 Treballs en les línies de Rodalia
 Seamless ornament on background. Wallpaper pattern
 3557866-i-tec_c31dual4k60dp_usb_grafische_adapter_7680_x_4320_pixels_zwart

* * *

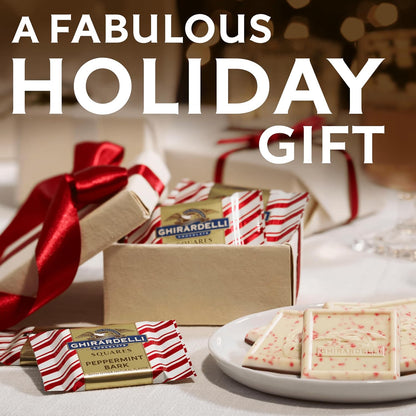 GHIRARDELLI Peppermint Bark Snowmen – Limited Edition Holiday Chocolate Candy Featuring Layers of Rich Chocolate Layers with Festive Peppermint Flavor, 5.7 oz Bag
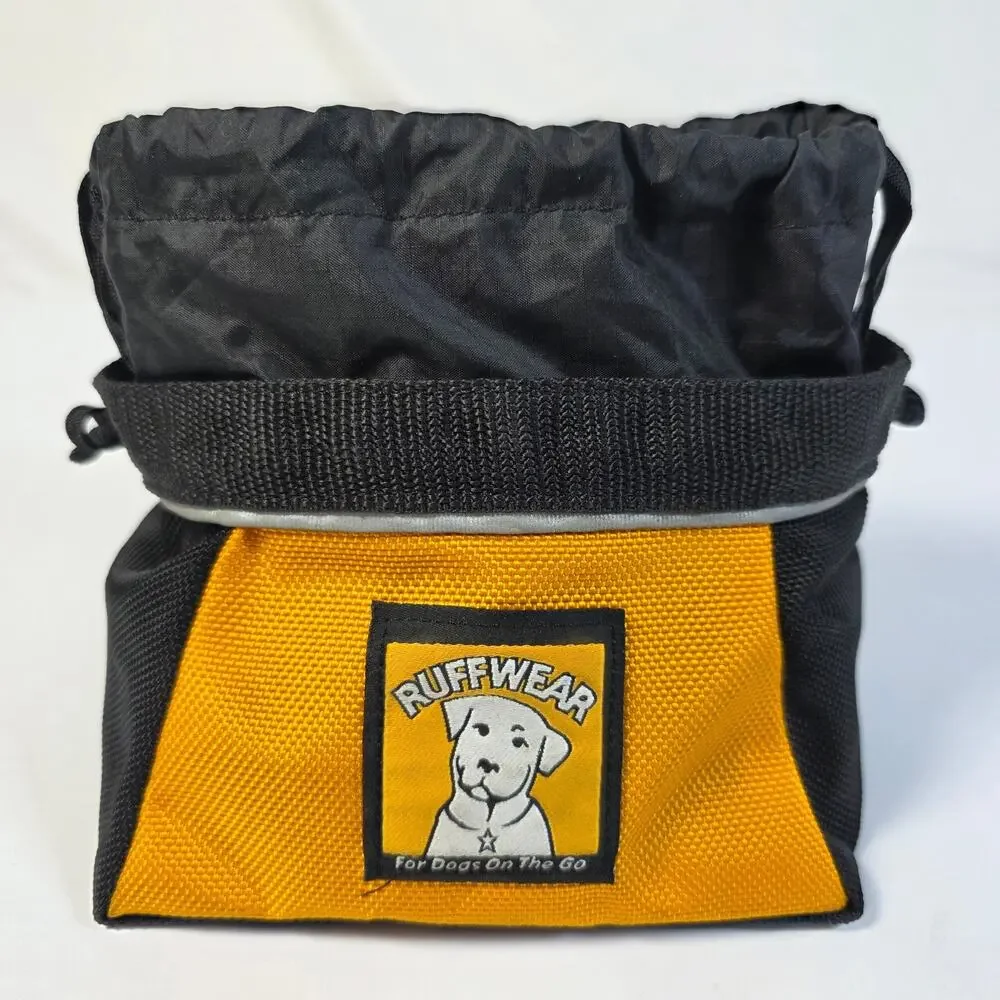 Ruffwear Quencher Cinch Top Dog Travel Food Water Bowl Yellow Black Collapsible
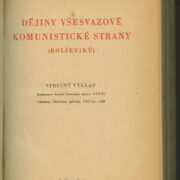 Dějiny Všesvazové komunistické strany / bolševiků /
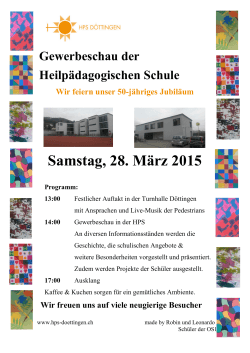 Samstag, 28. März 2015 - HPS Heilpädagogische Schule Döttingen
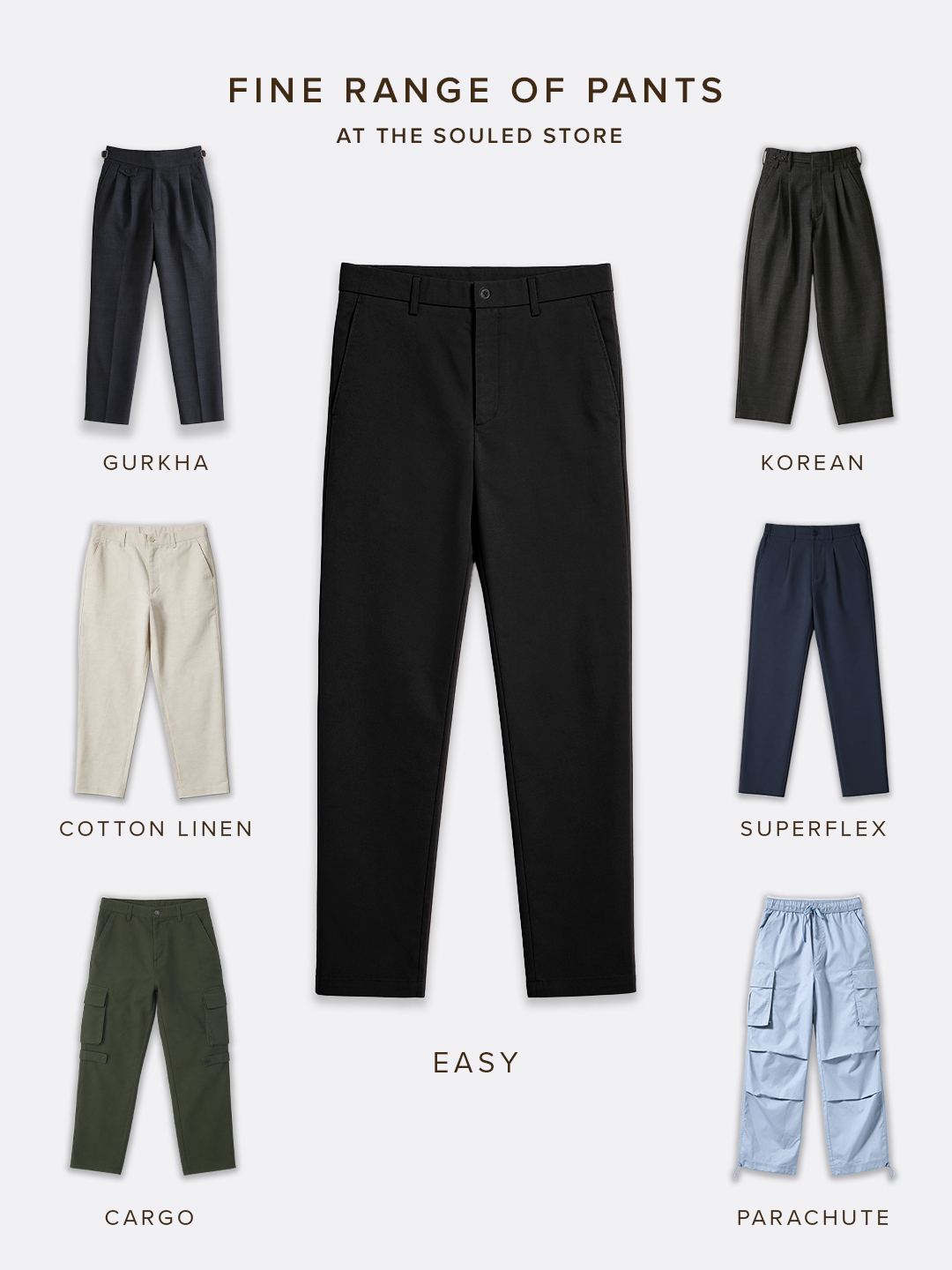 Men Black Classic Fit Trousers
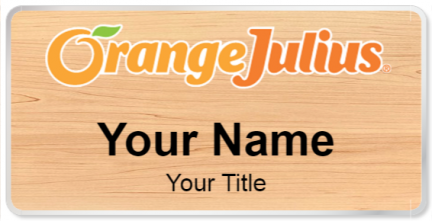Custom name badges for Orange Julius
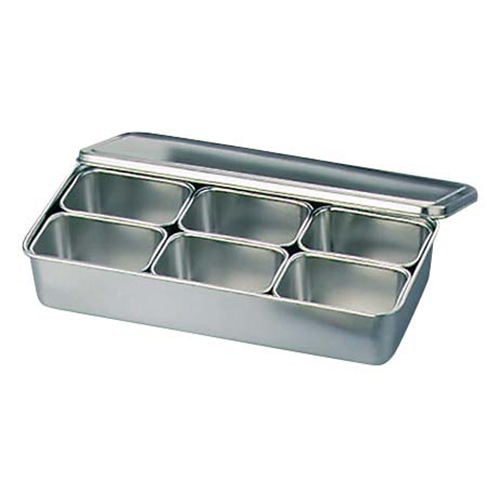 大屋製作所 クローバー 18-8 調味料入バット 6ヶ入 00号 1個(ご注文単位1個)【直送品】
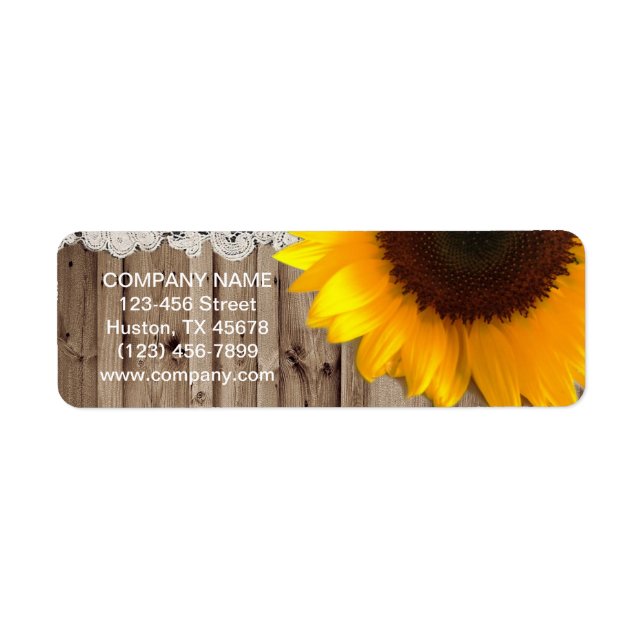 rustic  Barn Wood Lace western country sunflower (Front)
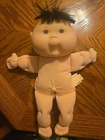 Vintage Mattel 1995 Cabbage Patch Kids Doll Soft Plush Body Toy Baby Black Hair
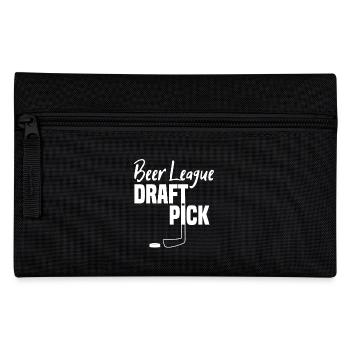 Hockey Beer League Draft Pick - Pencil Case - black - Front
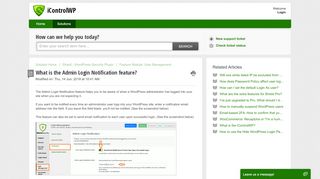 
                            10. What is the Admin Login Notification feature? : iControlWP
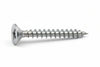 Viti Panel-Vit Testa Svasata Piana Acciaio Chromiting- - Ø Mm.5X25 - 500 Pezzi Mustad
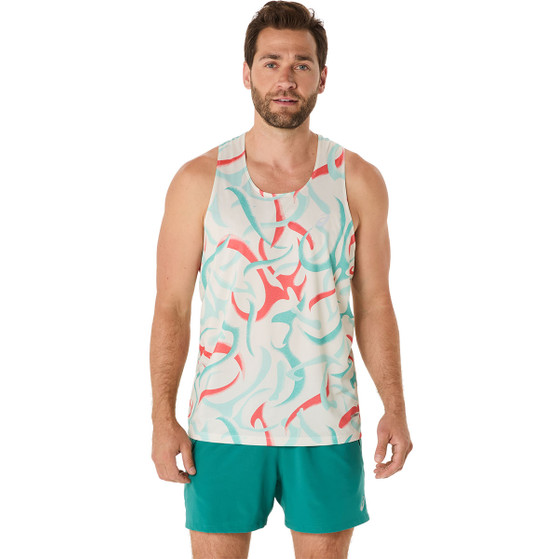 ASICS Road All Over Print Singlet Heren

## WHAT THE TASK REQUIRES:
Leaving out all pictures, set down exactly the lines of the material above, from the line with "Samstag, 28. März" to the line with "ASICS Road All Over Print Singlet Heren" inclusive, and no others.

## EXERCISE RESULT:
 Samstag, 28. März 2015 - HPS Heilpädagogische Schule Döttingen
 Men Black Classic Fit Trousers
Custom name badges for Orange Julius
 大屋製作所 クローバー 18-8 調味料入バット 6ヶ入 00号 1個(ご注文単位1個)【直送品】
 rustic  Barn Wood Lace western country sunflower (Front)
 Vintage Mattel 1995 Cabbage Patch Kids Doll Soft Plush Body Toy Baby Black Hair
 Hockey Beer League Draft Pick - Pencil Case - black - Front
                            10. What is the Admin Login Notification feature? : iControlWP
 Viti Panel-Vit Testa Svasata Piana Acciaio Chromiting- - Ø Mm.5X25 - 500 Pezzi Mustad
 ASICS Road All Over Print Singlet Heren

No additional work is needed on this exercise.